ObjectNet: Recognizing Objects from Appearance
The aim of object net is to predict the object’s label. For this purpose, the authors train a pixel-to-pixel hand segmentation network for generating a hand probability map. And the the authors also train a pixel-to-pixel object localization network for predicting the location of the object of interest (object with which the subject is interacting). Once the segmentation network is trained, the layers from it form the top layer of the object localization network. Which are later fine-tuned for localizing the objects. This biases the network to use hand’s presence for predicting the object of interest’s location. Using the probability map from the localization network, the objects of interest are cropped from the image and passed through the CNN trained for recognizing objects.
ActionNet: Recognizing Actions from Motion
The aim of ActionNet is to predict the action’s label.
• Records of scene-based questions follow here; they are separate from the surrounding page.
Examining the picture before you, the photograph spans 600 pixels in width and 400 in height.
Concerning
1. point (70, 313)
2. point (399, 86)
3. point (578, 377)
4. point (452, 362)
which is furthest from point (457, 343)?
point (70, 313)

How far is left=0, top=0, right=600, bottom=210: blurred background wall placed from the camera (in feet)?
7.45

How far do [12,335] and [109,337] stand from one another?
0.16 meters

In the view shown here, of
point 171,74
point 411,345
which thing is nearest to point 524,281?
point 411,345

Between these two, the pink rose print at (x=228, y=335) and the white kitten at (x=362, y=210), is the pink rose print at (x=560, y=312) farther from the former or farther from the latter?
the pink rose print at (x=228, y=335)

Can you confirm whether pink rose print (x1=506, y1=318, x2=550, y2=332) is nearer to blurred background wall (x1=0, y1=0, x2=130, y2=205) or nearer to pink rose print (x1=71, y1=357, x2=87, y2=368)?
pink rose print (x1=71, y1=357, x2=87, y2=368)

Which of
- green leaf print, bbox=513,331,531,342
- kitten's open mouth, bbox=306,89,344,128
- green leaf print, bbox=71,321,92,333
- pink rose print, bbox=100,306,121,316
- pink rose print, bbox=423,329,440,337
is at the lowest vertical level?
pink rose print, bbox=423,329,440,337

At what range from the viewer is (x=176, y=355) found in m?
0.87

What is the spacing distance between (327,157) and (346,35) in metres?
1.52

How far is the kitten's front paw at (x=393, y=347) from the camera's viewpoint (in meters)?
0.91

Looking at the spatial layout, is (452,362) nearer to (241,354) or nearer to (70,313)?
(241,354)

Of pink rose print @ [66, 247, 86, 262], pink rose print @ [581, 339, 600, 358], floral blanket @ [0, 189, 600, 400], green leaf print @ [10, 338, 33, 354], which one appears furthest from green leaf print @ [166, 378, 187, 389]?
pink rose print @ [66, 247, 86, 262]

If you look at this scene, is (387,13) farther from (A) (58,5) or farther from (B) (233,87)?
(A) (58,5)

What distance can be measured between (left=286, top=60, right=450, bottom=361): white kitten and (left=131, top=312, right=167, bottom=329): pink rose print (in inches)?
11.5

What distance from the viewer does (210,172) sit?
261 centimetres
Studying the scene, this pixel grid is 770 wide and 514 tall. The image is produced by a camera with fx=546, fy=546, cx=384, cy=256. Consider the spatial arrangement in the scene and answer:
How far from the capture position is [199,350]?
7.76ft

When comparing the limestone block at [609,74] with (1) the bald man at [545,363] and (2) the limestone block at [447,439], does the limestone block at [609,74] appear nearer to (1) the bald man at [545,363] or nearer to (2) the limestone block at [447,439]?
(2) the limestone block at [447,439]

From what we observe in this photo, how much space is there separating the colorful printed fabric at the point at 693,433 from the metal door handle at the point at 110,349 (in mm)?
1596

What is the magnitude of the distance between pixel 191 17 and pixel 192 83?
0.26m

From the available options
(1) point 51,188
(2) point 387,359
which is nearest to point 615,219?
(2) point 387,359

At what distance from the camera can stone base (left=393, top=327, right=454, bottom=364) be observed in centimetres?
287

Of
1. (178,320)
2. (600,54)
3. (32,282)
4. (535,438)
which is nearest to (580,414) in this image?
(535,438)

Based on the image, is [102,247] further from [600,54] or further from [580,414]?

Here the authors use a CNN for capturing foreground (hand and object) and background (camera motion) information. For this purpose, the authors use a stack of optical flow images for training the ActionNet.
Fusion Layer: Recognizing Activity
Once the encoding from the ObjectNet and ActionNet are generated, they are needed to be fused for predicting the final activity label. For this purpose, the authors propose to concatenate the second last fully-connected layer from both the network and adding a new fully-connected network on the top of it. The final network has three losses: action, object, and activity loss. For calculating the final loss, a weighted sum of the three loss is calculated.
Experiments and Conclusions
The authors evaluate the proposed methods on: GTEA, GTEAGaze, and GTEAGazePlus. They conclude that:
- Hands are important for object recognition;
- Object attributes are important for object recognition;
- Motion network is capable of automatically identifying the foreground and learning the complex camera motion information;
- Motion network is capable of learning the temporal motion patters of the objects/subject;
- Object localization is crucial for activity recognition;
- Jointly training all the three networks performs better as compared to SVM fusion of the two networks.